Propaganda

Le philosophe québecois, auteur de Petits cours d’autodéfense intellectuels (Lux, 2007) retrace l’itinéraire d’Edward Bernays, et en particulier ses premiers « succès » en matière de propagande. Tout commence par la promotion d’une pièce de théâtre controversée - parce que traitant de syphilis-, intitulée Damaged Goods, puis tout s’enchaînera pour le jeune « publiciste » : promotion d’artistes comme le ténor Caruso ou le danseur Nijinski, organisation d’un concours de sculptures en savon pour une grande firme de détergents, de déjeuners pour le président Coolidge avec des célébrités en vue à la Maison Blanche et qui ont grandement contribué à renverser l’image austère du politicien, d’un anniversaire prétexte de l’invention par Edison de la lampe à incandescence pour General Electrics, sans parler de l’orchestration d’une campagne de propagande ayant permis à la CIA de renverser le gouvernement du Guatemala dans les années 1950... Mais le coup de maître de Bernays fut sans doute, pour le compte d’une multinationale du tabac, d’avoir réussi à amener les femmes américaines à fumer, alors même que la cigarette leur était peu de temps avant encore interdite, et surtout que cette pratique était initialement perçue par nombre d’entre elles comme machiste.
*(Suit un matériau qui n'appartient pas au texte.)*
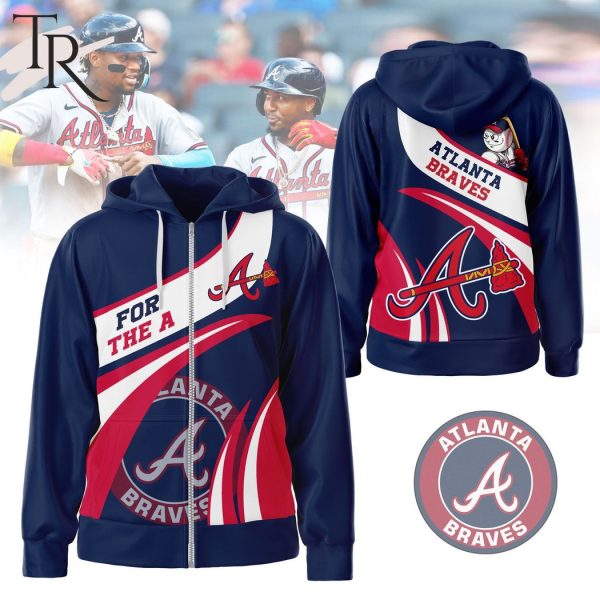 Atlanta Braves For The A Hoodie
Le facteur décisif dans la généralisation des « relations publiques » réside cependant pour Normand Baillorgeon dans la mise en place en 1917 de la Commission on Public Information, dite « Commission Creel » du nom du journaliste qui la dirigeait, par le président Wilson, et dont l’objectif était de convaincre la population américaine, jusque là majoritairement réticente, de la nécessité d’une entrée en guerre. Ce « laboratoire de propagande moderne » réunissant journalistes, intellectuels et publicistes réussit au-delà de toutes espérances, et ce fut le début des campagnes de masse telle que nous les connaissons encore et plus que jamais aujourd’hui.

Le texte de Bernays constitue ainsi un véritable manuel de « relations publiques » destiné tout à la fois à transmettre un certain nombre de techniques de propagande, mais aussi à convaincre les incrédules des vertus. Paradoxalement, le texte n’est pas faire écho aux écrits postérieures de Noam Chomsky, qui eux, dénoncent pourtant radicalement cette « fabrique du consentement » [3] !
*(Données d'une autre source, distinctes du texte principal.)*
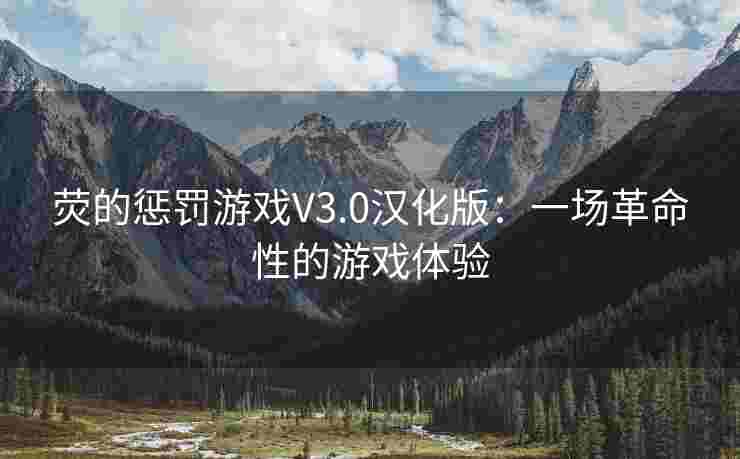 荧的惩罚游戏V3.0汉化版：一场革命性的游戏体验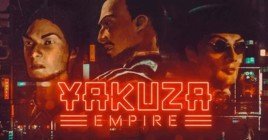 Состоялся официальный анонс игры Yakuza Empire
Ainsi, le texte de Bernays commence par ces mots explicites : « la manipulation consciente, intelligente, des opinions et des habitudes organisées des masses joue un rôle important dans une société démocratique. Ceux qui manipulent ce mécanisme social imperceptible forment un gouvernement invisible qui dirige véritablement le pays ». Mais c’est pour mieux justifier ensuite, tout au long du texte, l’existence de ce « gouvernement invisible », dont Edward Bernays a cependant la justesse de remarquer que son pouvoir s’exerce davantage sous la forme d’interactions coordonnées a posteriori par la convergences d’intérêts -Bourdieu parlait de « connivence »- que celle d’un complot savamment organisé (« le plus souvent, nos chefs invisibles ne connaissent pas l’identité des autres membres du cabinet très fermé auquel ils appartiennent » - on remarquera au passage que -par modestie ?-, il ne s’inclut pas dans le lot).

Bernays remarque cependant que si la manipulation de l’opinion a toujours existé sous diverses formes de la part des gouvernants, celle-ci a pris un tour nouveau avec l’avénement de ce qu’il baptise « la nouvelle propagande », qu’il décelle, exemples à l’appui, dans la moindre coupure de presse. C’est paradoxalement l’élévation du niveau d’instruction qui a permis, non pas au peuple de s’émanciper, mais à une minorité d’influencer la majorité bien plus efficacement que ne pouvaient le faire les monarques absolutistes des époques antérieures.

Les « nouveaux propagandistes » dont il s’efforce ensuite de dresser le portrait sont ainsi plutôt des « hommes de l’ombre », dont il détaille la liste pour l’époque : présidents de groupes d’intérêt en tous genres, écrivains, journalistes, producteurs, mais aussi ecclésiastiques populaires, financiers ou sportifs de haut niveau. En somme, ceux que nous appellerions aujourd’hui des « leaders d’opinion ». Et Bernays d’insister ensuite sur l’importance d’influencer ces « modèles », et plus généralement tous ceux qui sont un tant soit peu suivis dans leur comportement, postulant un grégarisme marqué au sein de la population. Ainsi écrit-il que « dans maints domaines de la vie quotidienne où nous croyons disposer de notre libre-arbitre, nous obéissons à des dictateurs redoutables ». Un certain pressentiment du concept d’« habitus » développé plus tard par Bourdieu, et plus particulièrement de la détermination sociale des goûts.